Neutrophils are key effector cells of the innate arm of the immune system and play important roles in host defense against pathogens, and yet, paradoxically, they are also involved in numerous pathological conditions characterized by chronic inflammation. Studies in recent years have shown that nanomaterials can modulate and activate neutrophils and other immune cells. Moreover, activated neutrophils may capture and digest certain carbon-based nanomaterials. Neutrophils also play a role in particle clearance in the systemic circulation (at least in mice). Understanding the interactions between nanomaterials and neutrophils is important for the development of safe and effective nanomaterials for biomedical applications.
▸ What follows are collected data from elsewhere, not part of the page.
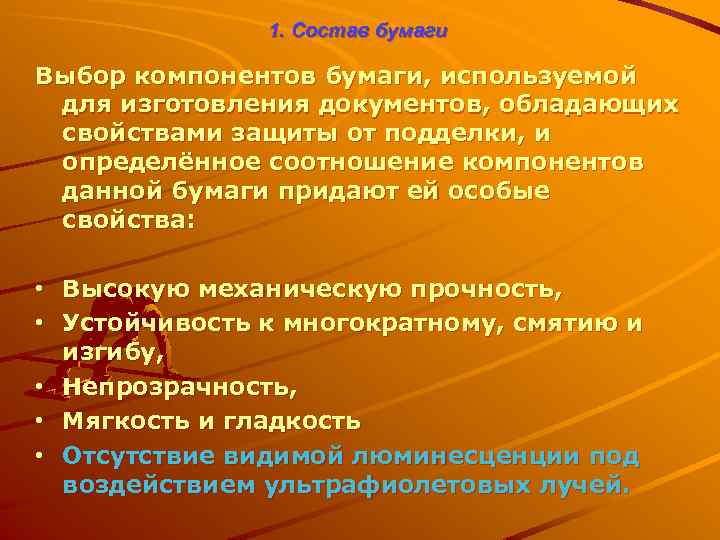 1. Состав бумаги

Выбор компонентов бумаги, используемой для изготовления документов, обладающих свойствами защиты от подделки, и определённое соотношение компонентов данной бумаги придают ей особые свойства:

• Высокую механическую прочность,
• Устойчивость к многократному, смятию и изгибу,
• Непрозрачность,
• Мягкость и гладкость
• Отсутствие видимой люминесценции под воздействием ультрафиолетовых лучей.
The nanotoxicology literature is replete with publications on the negative impact of nanomaterials, often referencing the pro-inflammatory effects of the materials, even when studies are performed in cell culture where coordinated immune reactions cannot occur. However, it is important to note that inflammation as such is not a detrimental response. Therefore, one should not seek to prevent (acute) inflammation at every cost. Instead, careful design of nanomaterials is required in order to avoid chronic, adverse reactions. Furthermore, nanomaterials may be exploited to harness immune responses to ameliorate chronic inflammation and/or autoimmune diseases, and leverage immune responses toward cancer cells[122,123].